Holding it until the last of my Lab's life was gone from his body.

I hung my head and began to cry.

As I made my way back to the dingy solitude of my tumble-down hotel room, a growing void crept from within. All of it spurning memories. My mind flashed back to the image of a small puppy moving clumsily about the snow. Then a grown dog standing on his hind legs as we "danced" in the front room.

Nine precious years of memories passed through my head that night, all of them of a creature telling me how much he loved me without saying a word.

Then I remembered our last night together.

It was on the shore of his beloved Snow Lake, beneath a blaze of stars. As the evening came to an end, I pulled my boy close and looked him dead in the eye.

"I will be back," I said to him emphatically. "You hear me? I will be back, and when I am, I promise you I will be there for you until the end."

When my attention finally returned to the confines of that tumble-down hotel room - it came to me that I had broken that promise.
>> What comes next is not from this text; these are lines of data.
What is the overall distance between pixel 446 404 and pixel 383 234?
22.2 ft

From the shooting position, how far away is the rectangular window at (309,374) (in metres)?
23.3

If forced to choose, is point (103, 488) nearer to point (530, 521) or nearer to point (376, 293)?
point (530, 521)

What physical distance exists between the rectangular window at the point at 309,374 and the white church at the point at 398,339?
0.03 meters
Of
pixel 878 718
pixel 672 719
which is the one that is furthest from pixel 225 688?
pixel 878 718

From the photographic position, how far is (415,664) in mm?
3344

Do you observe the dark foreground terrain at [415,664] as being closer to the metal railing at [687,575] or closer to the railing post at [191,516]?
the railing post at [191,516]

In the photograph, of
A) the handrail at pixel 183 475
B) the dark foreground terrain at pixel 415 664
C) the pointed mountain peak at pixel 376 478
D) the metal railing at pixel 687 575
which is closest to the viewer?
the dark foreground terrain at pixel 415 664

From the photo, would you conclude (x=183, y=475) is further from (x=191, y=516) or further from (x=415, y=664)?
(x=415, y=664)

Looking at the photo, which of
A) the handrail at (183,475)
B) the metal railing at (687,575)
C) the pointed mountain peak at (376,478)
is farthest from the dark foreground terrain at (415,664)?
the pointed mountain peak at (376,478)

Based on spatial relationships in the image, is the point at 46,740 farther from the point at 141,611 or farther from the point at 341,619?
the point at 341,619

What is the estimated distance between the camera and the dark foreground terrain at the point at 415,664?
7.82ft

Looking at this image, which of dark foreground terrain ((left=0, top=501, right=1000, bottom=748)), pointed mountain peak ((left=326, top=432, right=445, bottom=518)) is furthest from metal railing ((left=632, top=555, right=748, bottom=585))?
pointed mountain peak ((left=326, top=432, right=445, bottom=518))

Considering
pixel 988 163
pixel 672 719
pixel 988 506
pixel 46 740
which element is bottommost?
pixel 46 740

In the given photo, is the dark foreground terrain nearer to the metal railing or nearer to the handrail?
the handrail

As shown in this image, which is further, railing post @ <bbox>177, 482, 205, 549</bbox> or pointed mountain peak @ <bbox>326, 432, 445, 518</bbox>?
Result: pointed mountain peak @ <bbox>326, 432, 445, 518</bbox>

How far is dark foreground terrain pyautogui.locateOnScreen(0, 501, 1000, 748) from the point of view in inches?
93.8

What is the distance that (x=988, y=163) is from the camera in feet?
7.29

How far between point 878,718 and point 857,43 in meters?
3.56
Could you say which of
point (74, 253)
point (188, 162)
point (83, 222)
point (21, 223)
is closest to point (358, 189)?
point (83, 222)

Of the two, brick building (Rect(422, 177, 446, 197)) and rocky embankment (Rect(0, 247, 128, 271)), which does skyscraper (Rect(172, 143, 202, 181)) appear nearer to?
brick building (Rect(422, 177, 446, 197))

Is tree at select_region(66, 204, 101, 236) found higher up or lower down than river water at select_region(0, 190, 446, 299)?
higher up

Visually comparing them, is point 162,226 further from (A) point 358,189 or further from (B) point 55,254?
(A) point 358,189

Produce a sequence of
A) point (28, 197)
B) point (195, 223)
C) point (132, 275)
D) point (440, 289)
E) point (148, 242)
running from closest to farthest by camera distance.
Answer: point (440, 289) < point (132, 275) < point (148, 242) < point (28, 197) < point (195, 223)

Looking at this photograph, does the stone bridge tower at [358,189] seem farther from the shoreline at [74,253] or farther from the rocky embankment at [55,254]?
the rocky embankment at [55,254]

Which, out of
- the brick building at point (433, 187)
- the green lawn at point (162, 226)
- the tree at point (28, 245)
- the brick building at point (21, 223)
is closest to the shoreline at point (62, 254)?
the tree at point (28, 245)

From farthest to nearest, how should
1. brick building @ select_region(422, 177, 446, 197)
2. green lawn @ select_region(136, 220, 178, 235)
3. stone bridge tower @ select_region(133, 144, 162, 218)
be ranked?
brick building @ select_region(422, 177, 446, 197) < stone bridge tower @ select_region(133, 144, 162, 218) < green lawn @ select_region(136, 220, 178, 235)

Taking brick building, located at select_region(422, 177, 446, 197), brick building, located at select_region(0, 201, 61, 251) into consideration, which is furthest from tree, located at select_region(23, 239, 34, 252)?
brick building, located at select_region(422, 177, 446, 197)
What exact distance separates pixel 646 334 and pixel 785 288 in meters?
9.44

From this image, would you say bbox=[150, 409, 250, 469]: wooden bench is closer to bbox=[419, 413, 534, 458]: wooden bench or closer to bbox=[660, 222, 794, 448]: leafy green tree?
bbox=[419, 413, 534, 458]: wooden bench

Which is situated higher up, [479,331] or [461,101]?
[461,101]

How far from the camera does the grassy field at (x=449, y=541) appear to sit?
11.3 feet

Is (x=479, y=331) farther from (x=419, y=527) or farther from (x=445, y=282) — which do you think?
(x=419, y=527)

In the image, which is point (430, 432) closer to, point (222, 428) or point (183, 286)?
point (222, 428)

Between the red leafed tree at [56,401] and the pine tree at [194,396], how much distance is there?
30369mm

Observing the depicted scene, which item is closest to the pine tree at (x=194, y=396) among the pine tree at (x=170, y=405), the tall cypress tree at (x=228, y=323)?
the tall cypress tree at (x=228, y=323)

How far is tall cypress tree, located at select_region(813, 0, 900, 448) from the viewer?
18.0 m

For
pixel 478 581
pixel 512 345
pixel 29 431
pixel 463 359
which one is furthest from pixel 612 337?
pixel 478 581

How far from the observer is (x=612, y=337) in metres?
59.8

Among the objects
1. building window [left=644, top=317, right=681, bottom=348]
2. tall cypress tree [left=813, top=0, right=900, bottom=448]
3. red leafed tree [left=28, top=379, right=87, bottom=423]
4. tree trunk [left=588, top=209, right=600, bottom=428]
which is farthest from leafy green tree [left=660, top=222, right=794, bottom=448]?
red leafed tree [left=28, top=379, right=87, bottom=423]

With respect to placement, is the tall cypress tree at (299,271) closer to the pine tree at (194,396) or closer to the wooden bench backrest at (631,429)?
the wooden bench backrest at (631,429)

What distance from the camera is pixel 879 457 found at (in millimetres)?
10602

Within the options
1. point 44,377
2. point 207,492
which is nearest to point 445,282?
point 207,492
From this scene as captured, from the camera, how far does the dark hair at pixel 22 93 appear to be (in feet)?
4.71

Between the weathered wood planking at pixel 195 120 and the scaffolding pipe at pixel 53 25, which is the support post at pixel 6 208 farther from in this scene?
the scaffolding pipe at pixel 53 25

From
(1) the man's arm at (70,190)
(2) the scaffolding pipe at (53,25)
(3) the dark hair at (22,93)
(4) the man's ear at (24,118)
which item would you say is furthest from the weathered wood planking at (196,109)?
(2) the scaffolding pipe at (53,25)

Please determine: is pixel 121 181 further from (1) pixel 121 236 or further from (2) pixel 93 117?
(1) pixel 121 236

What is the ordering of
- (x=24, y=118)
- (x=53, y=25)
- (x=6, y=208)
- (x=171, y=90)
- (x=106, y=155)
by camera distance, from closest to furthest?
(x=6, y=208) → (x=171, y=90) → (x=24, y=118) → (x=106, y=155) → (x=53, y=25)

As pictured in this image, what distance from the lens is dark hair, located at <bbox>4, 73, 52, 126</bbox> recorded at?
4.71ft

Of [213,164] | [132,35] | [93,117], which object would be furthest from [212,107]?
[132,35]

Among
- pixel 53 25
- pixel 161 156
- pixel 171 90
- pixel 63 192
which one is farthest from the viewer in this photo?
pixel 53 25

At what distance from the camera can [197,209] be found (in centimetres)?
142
And with that, I aged a hundred years.

Rolling tears broke into open sobs, until the darkness within merged with that of the night.

A week later I finished my ride across Tibet, and approached the border of Nepal. The sum of my thoughts distilled into a longing for change. I wanted to change everything surrounding my recent reality: the ride, the garbage, the road and the pain.

I longed to change the Chinese government, to return to the Tibetans their sovereignty, and with it their dignity. I longed to change those who would oppress, or uproot the heartfelt spiritual beliefs of another.

Most of all I longed to change back the hands of time - to return to those last few moments with my beloved Tucson, and make good on my promise.

I carried those longings to the crest of the Himalaya, where they were replaced by the comfort of a long-held belief. A belief that in order to change the world, I had to start by changing myself - to first purify my own heart, my own thoughts, my own actions.

And as those thoughts settled in my mind, I descended 13,000 feet down the Friendship Highway, across the border of Nepal. And as I did, I recalled the words of the Buddha, who was born here over 2,500 years ago:

"Love yourself, and be awake, today, tomorrow, always. ... Before you can straighten the crooked, you must first do the harder thing; that is to straighten yourself."